● Work to complete
The data that follows is to be copied exactly, with each image removed.

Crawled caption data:

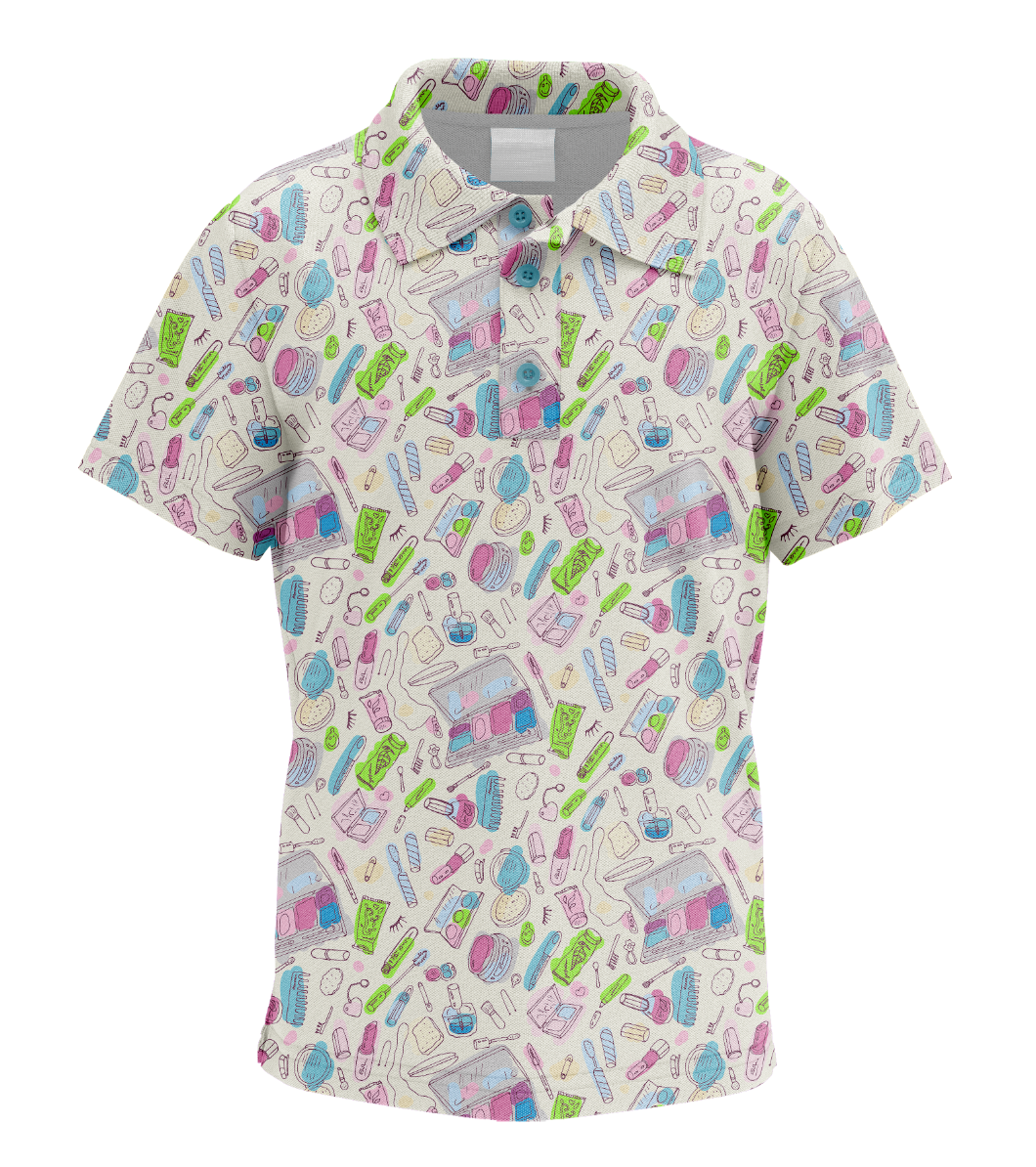 Make Up My Game Girls' Junior Polo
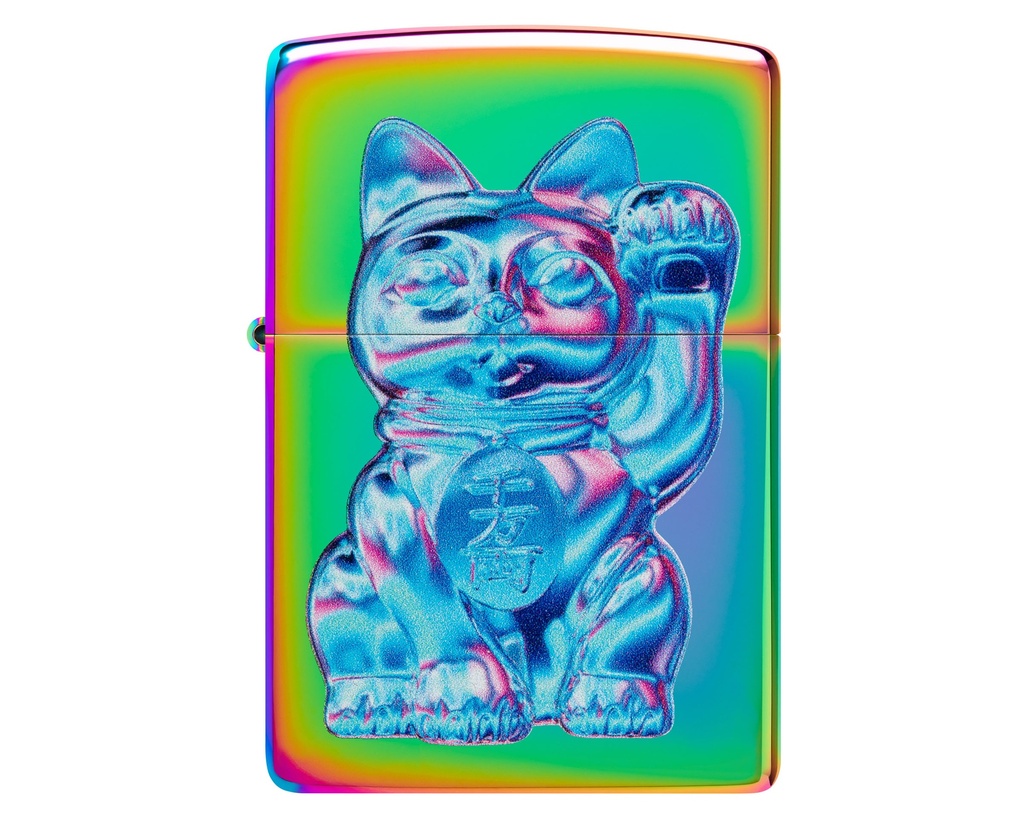 Lighter Zippo Lucky Cat Design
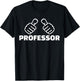 Professor T-Shirt - T-Shirt | Black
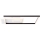 Brilliant - LED Pritemdomas lubinis šviestuvas IORGO LED/40W/230V 3000K 43,5x43,5 cm balta/juoda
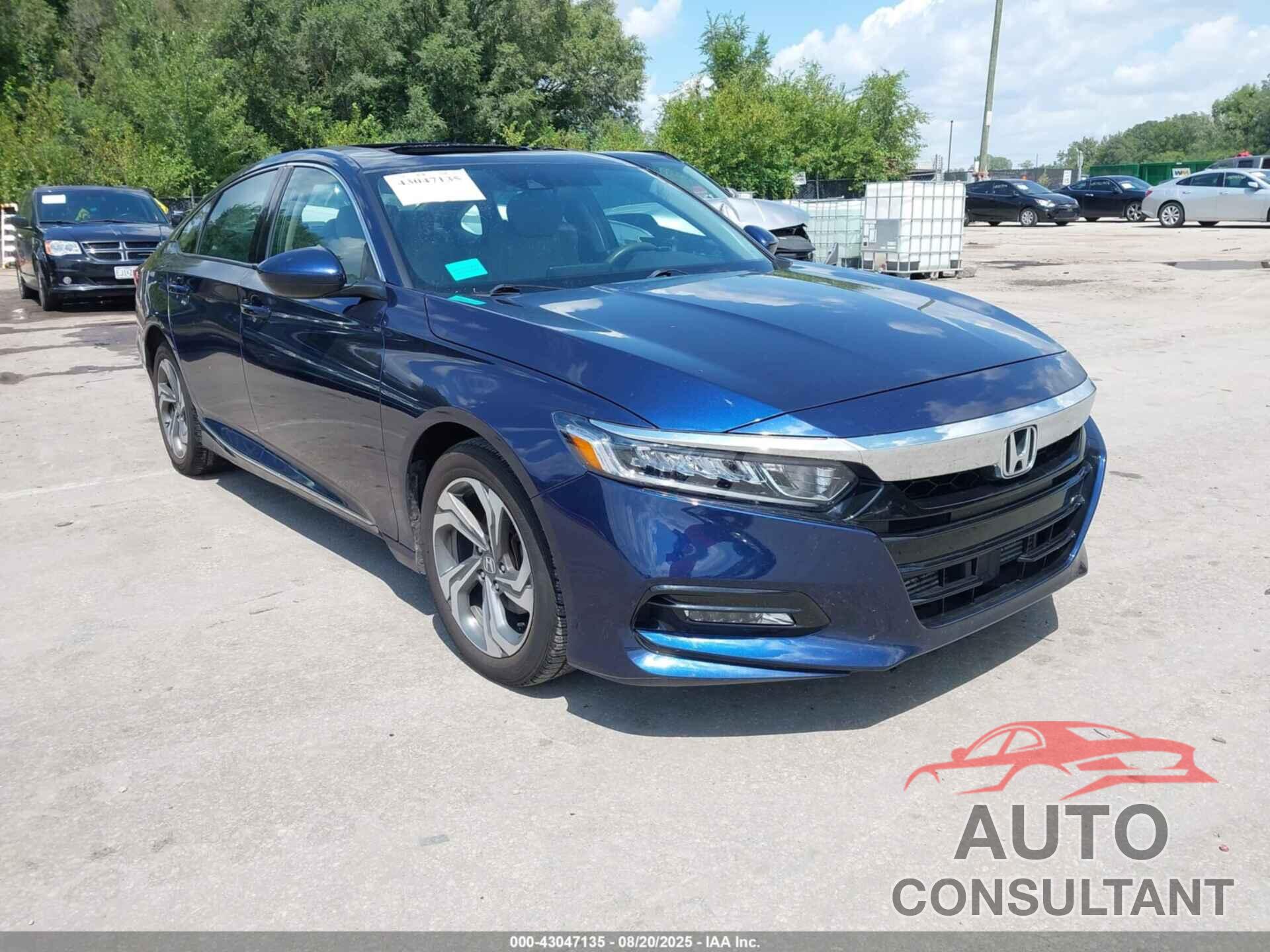 HONDA ACCORD 2018 - 1HGCV1F4XJA242712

● Response box
 Make Up My Game Girls' Junior Polo
 Lighter Zippo Lucky Cat Design
 Professor T-Shirt - T-Shirt | Black
 Brilliant - LED Pritemdomas lubinis šviestuvas IORGO LED/40W/230V 3000K 43,5x43,5 cm balta/juoda
 HONDA ACCORD 2018 - 1HGCV1F4XJA242712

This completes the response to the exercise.